I’ve represented corporations in aggregate litigation for three decades. Over the years I’ve seen a shift in the types of cases I am asked to defend. It used to be that the aggregate litigation I was confronted with involved people who indisputably had some sort of physical or economic effects. There might be disputes about what caused these effects and whether the defendant had any liability for them, but the fact of injury generally wasn’t in doubt, even if the extent or amount of the injury was. If a product had a defect or there was an accident, those who were actually injured sued and the parties then disputed whether the tools of aggregation could be used to efficiently handle their claims fairly without depriving the defendant of its substantive rights and defenses.

That’s not often the scenario I confront today. Now, the moment there is bad news—such as a critical news article, a regulatory investigation, or a manufacturer recall—a class action is filed on behalf of all purchasers except those who actually were harmed. That’s right, everyone with an obvious “injury” is expressly excluded from the class. Instead, the class purports to cover “all other purchasers,” including the vast majority of people who never experienced a product malfunction or were otherwise dissatisfied with the product. Such suits claim that this group somehow paid “too much” for the product and failed to get the “benefit of their bargain.” But if you ran into these people on the street and asked them if they had been harmed by the product, they’d say no. In these cases, the tools of aggregation aren’t invoked to efficiently handle the claims of injured people. Rather, they are invoked to forge such a large group of claimants that they force a company that values its product’s reputation into a settlement that pays the lawyers a lot, while the consumers get next to nothing. 

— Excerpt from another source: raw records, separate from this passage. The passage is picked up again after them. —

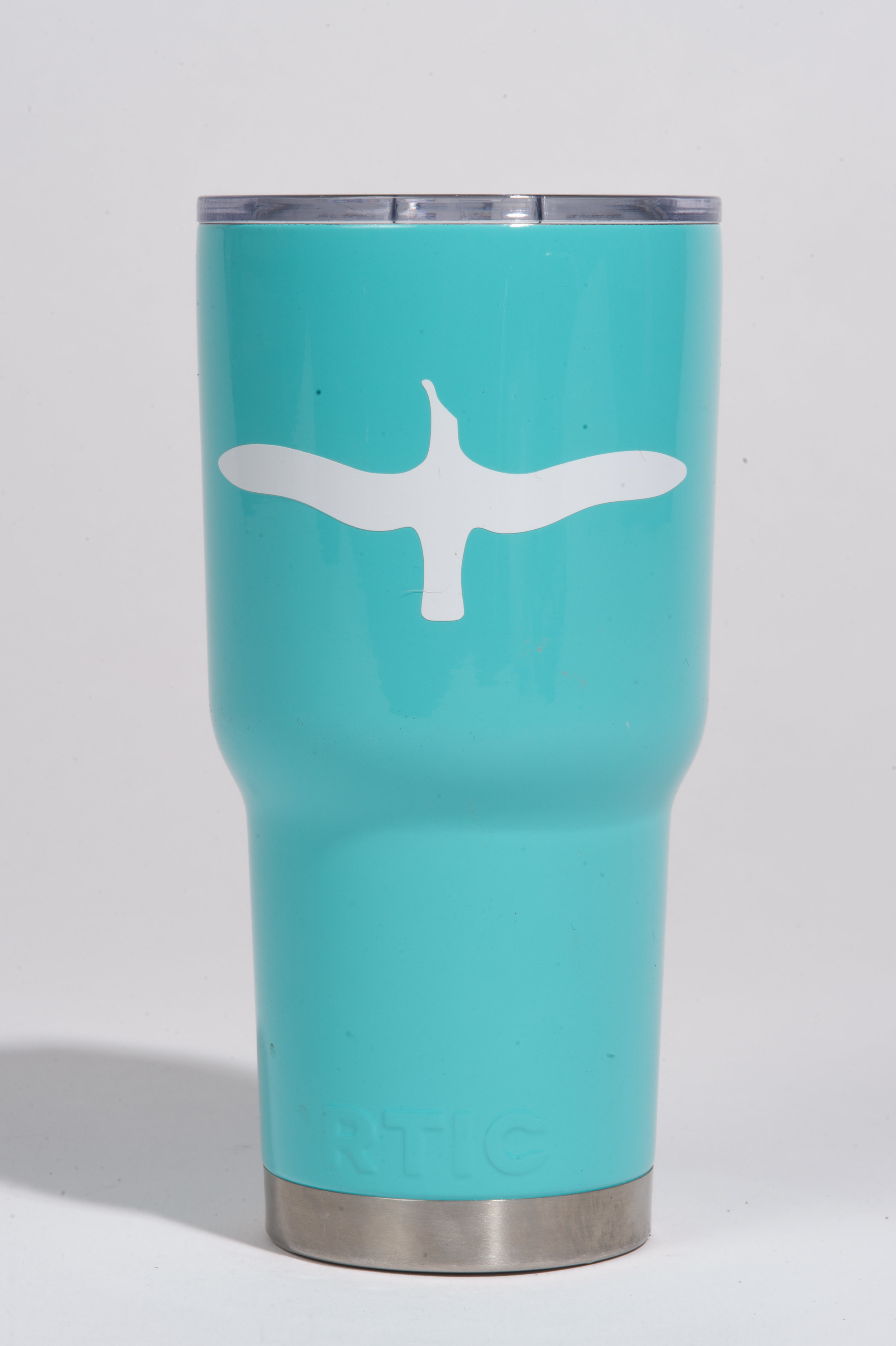 Arctic cups, Insulated cups and mugs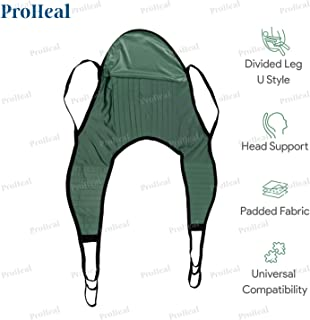 """ProHeal Universal Padded Lift U Sling with Head Support, X Large, 62""""L x 27.5""""W -Polyester Divided Leg Patient Lift Slings -Compatible with Hoyer, Invacare, McKesson, Drive, Lumex, Medline, Joerns"""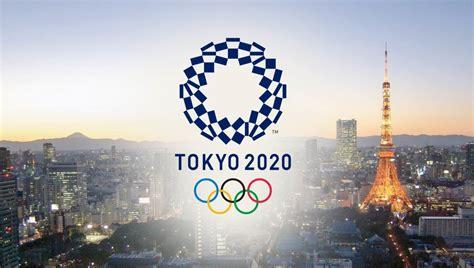 video segas olympic games tokyo  video game trailer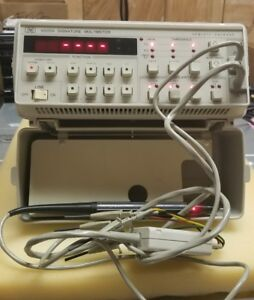 Hp Agilent Keysight 5005a Signature Multimeter Tested Works Excellent Cond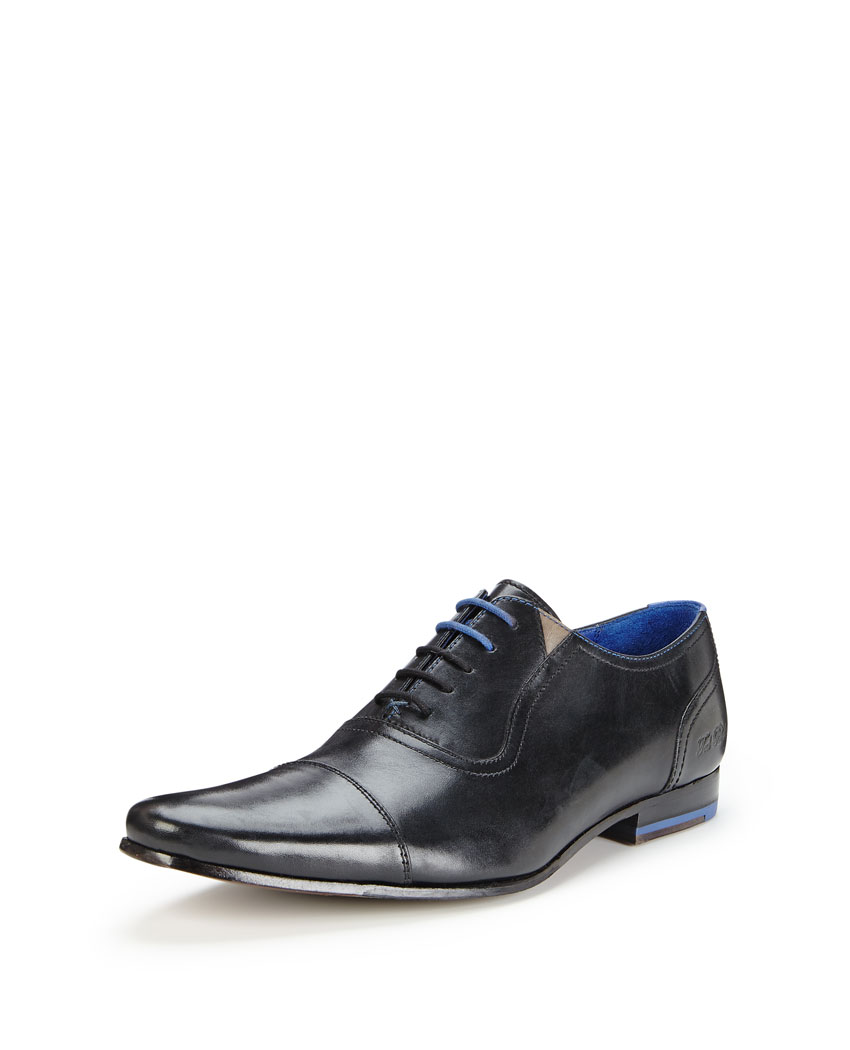 Ted Baker Leather Oxford Toe Cap Shoes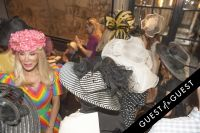 Socialite Michelle-Marie Heinemann hosts 6th annual Bellini and Bloody Mary Hat Party sponsored by Old Fashioned Mom Magazine #77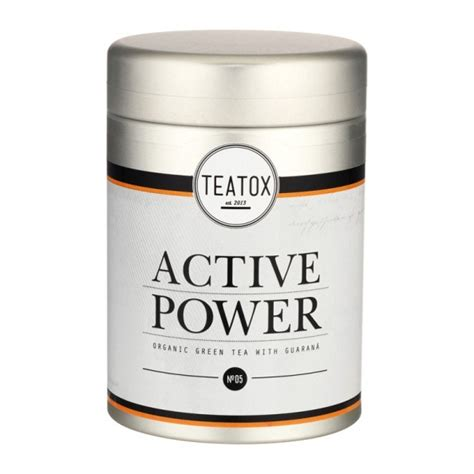 Detox Cleansing And Revitalizing Tea by Teatox Power Detox Revitalizing Fitness Tea Mit Guarana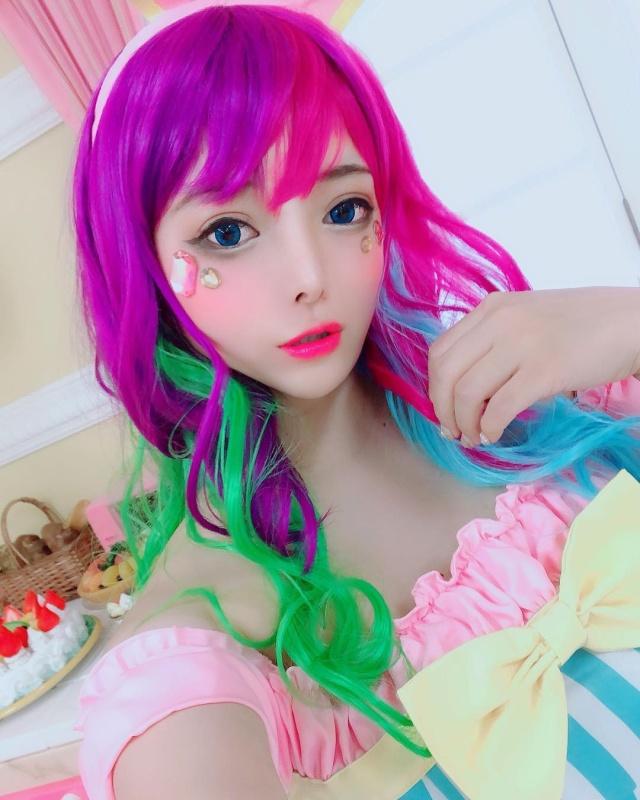 Anime Style Body Paint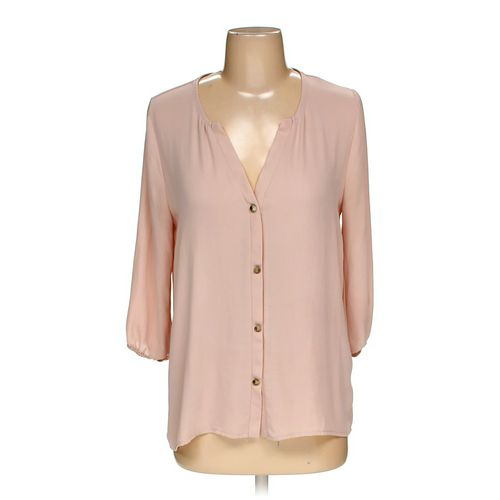 Dina Be Button-up Shirt in size S at up to 95% Off - Swap.com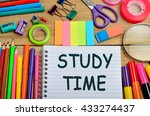 the words study time on... | Shutterstock . vector #433274437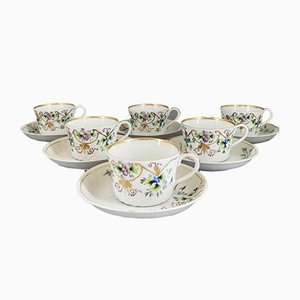 Cups and Saucers from Kuznetsov, Set of 12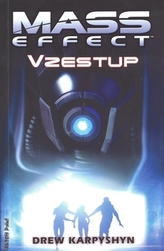 Mass Effect Vzestup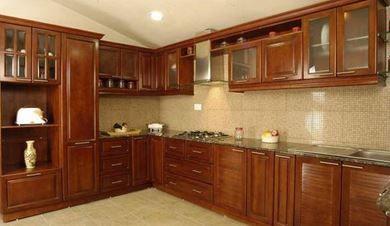 Show details for Kitchen - L Shaped - Without Loft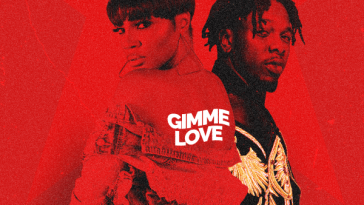Download SEYI SHAY GIMME LOVE ft Runtown give me love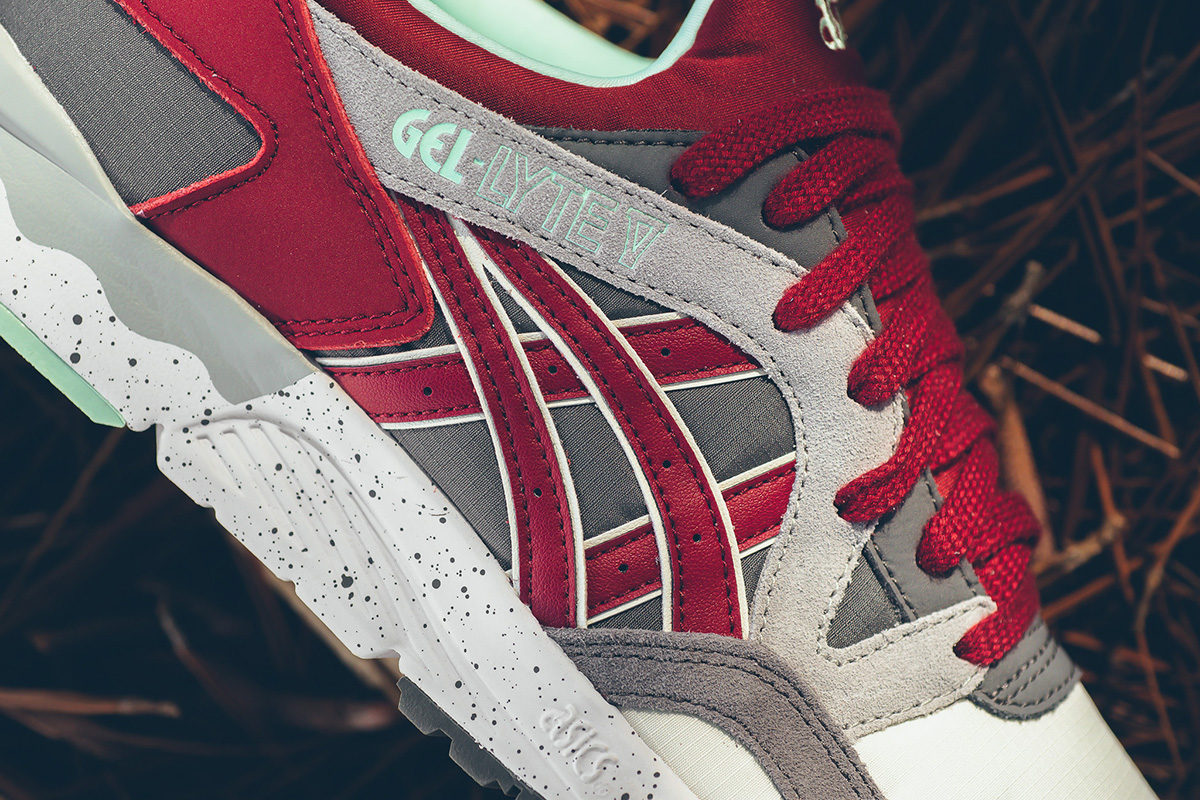 Asics Asics Gel News Lyte V News Magazine Page 4 sur 18 EU Kicks: Sneaker Magazine e301023 - vendingmatic.info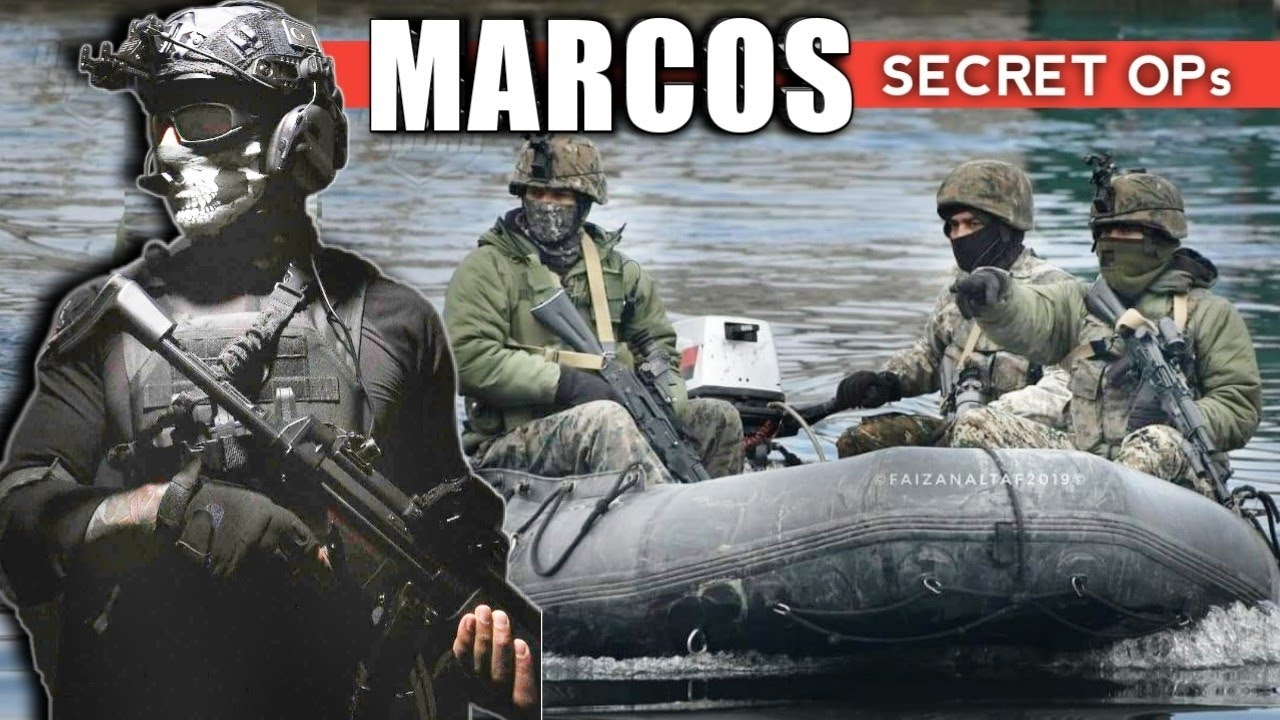 Indian Navy MARCOS Commandos - The Few The Fearless   Marcos Commandos -  MARCOS Special Forces - YouTube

Corporations often get a bad rap. Movies use them as villains, painting them as inherently evil, monolithic entities. They’re not. Corporations are comprised of people like you and me. For the most part these people have families and want the world to be a better place. They take pride in the work that they do, and they value the reputation of their company and its products. They are in it to make a profit, of course, but they are in it for the long haul. There are plenty of incentives not to make shoddy products or defraud one’s customers.

As with anything that has a human element, sometimes errors are made. A company that takes the long view wants to correct mistakes, compensate those who have actually experienced a loss, and continue to build on its reputation for excellent products and customer service.

Unfortunately, many state consumer fraud statutes are drafted in ways that allow some lawyers to wield the inconvenience and expense of aggregate litigation—along with the “all-in” risk of one six-person jury’s verdict on everybody’s claim—as a weapon to unfairly deprive a company of its right to hold individual claimants to their substantive proofs and use legitimate affirmative defenses it may have to individual claims.

Increasingly, class action defendants are taking a hard line in litigation. They are challenging the Article III standing of class action plaintiffs, as well as the ascertainability of the class and the propriety of the class definition. They are excluding unreliable expert testimony at the class certification stage. They are picking apart plaintiffs’ trial plans, insisting on the proper application of choice of law principles, and taking 23(f) appeals of class certifications. And they are daring to actually take cases to trial, and often winning. You can expect to read about these developments and more if you subscribe to this blog.

Please don’t write this blog off if you have a different perspective on class actions than I do. I have many friends who are plaintiffs’ lawyers. Some of them are even kind enough to come speak to my classes. I enjoy lively, respectful discussions and welcome your comments on my posts—especially if you do not agree with me.